Yesterday (9 July), the China Securities Regulatory Commission (CSRC) barred major shareholders from selling shares on the Shanghai Composite Index for the next six months as it attempts to halt a selling frenzy that has wiped out more than 30% – some $3tn (£1.9tn, €2.7tn) – of China's equity market value over the past month.
This followed moves that saw the Chinese government inject billions into blue chip stocks and more than a thousand firms suspend trading in their shares, freezing trillions in the process.
The share sale ban is aimed at maintaining "stability of the capital market and (to) earnestly protect investors' legal rights," the commission's statement said. Any violations of the ban will be "severely" dealt with, the regulator said, without specifying the penalties, effectively threatening to arrest those wishing to sell shares.
State intervention in what should be a much freer market has caused major concern among financial experts.
Jim Reid at Deutsche Bank described the move as a "truly breathtaking initiative".
The immediate effect saw the Shanghai composite post its biggest one-day gain since 2009, but longer term, investors are worried.
"The fact that share trading in China is currently being conducted in conditions that bear little resemblance to a properly functioning market should give investors significant cause for concern," said Jane Foley at Rabobank.
Perhaps an even greater cause for concern is the fact that an army of 90 million individual Chinese are directly invested – many via taking out debt to pay for shares – and exposed to the fluctuations.
Observers have suggested that the Chinese government is taking such drastic measures partly because, after having fostered participation in burgeoning home-grown companies via the stock market, it is keen to avoid millions of angry investors aiming their ire at the Communist Party of China (CPC).
An unlikely parallel is to be found in Falun Gong.
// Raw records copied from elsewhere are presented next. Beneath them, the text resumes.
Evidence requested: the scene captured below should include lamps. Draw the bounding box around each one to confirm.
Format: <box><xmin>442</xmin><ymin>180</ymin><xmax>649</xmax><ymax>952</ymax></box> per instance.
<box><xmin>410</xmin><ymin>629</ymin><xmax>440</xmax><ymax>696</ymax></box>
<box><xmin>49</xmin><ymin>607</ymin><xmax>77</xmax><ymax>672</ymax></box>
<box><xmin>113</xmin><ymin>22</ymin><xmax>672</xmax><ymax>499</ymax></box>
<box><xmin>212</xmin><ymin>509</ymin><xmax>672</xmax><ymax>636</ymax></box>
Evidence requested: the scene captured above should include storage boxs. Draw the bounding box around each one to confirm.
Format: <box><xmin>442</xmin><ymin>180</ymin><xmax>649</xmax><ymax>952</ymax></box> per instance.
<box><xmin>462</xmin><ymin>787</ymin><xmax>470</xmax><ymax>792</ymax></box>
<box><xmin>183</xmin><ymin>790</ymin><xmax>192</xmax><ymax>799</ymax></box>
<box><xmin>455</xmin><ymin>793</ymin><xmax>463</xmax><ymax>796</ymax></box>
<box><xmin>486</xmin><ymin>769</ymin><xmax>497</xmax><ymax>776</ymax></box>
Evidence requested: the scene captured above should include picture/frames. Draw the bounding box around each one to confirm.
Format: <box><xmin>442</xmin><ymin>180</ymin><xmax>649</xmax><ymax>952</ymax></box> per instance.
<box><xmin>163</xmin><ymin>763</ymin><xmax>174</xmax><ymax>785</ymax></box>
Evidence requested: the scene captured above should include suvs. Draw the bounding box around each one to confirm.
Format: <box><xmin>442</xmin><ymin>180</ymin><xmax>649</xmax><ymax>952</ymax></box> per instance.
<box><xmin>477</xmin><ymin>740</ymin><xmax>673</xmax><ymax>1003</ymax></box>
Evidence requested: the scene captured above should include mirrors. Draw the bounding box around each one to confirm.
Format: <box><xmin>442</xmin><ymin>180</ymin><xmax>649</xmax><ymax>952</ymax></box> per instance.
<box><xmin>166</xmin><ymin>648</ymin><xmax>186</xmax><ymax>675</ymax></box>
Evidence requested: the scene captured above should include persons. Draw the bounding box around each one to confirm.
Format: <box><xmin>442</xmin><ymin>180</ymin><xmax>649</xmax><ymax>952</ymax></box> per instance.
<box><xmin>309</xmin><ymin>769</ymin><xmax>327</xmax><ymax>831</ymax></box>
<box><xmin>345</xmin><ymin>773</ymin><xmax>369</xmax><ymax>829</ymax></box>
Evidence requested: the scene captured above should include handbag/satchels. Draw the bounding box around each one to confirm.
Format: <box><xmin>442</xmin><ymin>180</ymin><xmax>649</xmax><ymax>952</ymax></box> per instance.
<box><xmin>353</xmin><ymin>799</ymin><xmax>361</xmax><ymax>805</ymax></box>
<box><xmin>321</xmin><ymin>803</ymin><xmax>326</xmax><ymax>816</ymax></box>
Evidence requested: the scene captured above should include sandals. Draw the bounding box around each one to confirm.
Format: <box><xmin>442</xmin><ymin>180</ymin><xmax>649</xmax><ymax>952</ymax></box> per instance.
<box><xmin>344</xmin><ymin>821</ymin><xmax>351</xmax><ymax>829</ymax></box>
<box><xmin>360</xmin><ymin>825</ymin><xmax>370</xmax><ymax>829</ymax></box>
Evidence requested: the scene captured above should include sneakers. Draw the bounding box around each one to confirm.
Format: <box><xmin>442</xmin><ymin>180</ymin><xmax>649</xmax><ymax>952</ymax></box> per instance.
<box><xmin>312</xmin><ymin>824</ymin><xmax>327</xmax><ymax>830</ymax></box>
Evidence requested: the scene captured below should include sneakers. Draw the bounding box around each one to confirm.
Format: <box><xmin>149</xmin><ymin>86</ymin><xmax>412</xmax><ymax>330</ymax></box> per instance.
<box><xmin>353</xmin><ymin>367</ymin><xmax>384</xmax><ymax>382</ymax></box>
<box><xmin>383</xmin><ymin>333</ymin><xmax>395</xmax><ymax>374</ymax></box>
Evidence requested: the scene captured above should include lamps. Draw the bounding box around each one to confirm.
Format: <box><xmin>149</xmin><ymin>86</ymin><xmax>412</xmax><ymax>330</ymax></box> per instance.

Initially encouraged by the Chinese government, the spiritual movement fell out of favour with the state in the mid-90s, leading to prohibitive measures being imposed on its practitioners.
In response, the country's rulers were greeted with more than 10,000 people protesting in Beijing against the banning of Falun Gong books and pronouncements from official news agencies denouncing the movement.
While the comparison between state-sponsored spiritual wealth and state-sponsored material wealth is not exact, the fall out could be: public shows of disaffection is precisely what the Chinese government does not want.
The numbers, too, are not dissimilar: Falun Gong had more than 70 million followers.
What may exacerbate the problem is the fact that many Chinese bought shares with loans.
Mark O'Byrne of Goldcore said: "At the heart of the problem is the use of credit by 'investors' to take up larger positions than they might have if they were gambling only with their savings. It was this trading on leverage which ignited the bubble and it is this same dynamic which is now applying downward force."
Trading with leverage was tightly regulated in China until 2010 but restrictions have been gradually eased, although speculators still have to stump up 50% of their own cash.
Prior to the recent falls, the surge in the Chinese stock market last year, which many called an equity bubble, was effectively funded by credit.
In a wider context, events in China are significant because, as Nigel Green of deVere Group puts it: "It will send shock waves throughout global capital markets, not least because China is the world's second largest economy and one of the largest consumers of commodities and other goods sold by other countries."
In the UK, John Longworth, director general of the British Chambers of Commerce, warned that economic volatility in China could have a "profound effect" on British business.
"China is a major trading partner and a significant investor in British goods and key infrastructure projects. Businesses will want to see and hear more from the government and the Bank of England on their plans to support and protect British firms and ensure key, long-term projects – such as HS2 – are not compromised."
The full extent of the measures will not likely be known until after the ban is lifted and the delisted companies relist.
Michael Every at Rabobank said that recent actions by the Chinese government are "hardly going to encourage investors to crawl into it [the stock market] again in the future when the 'walls' are taken down."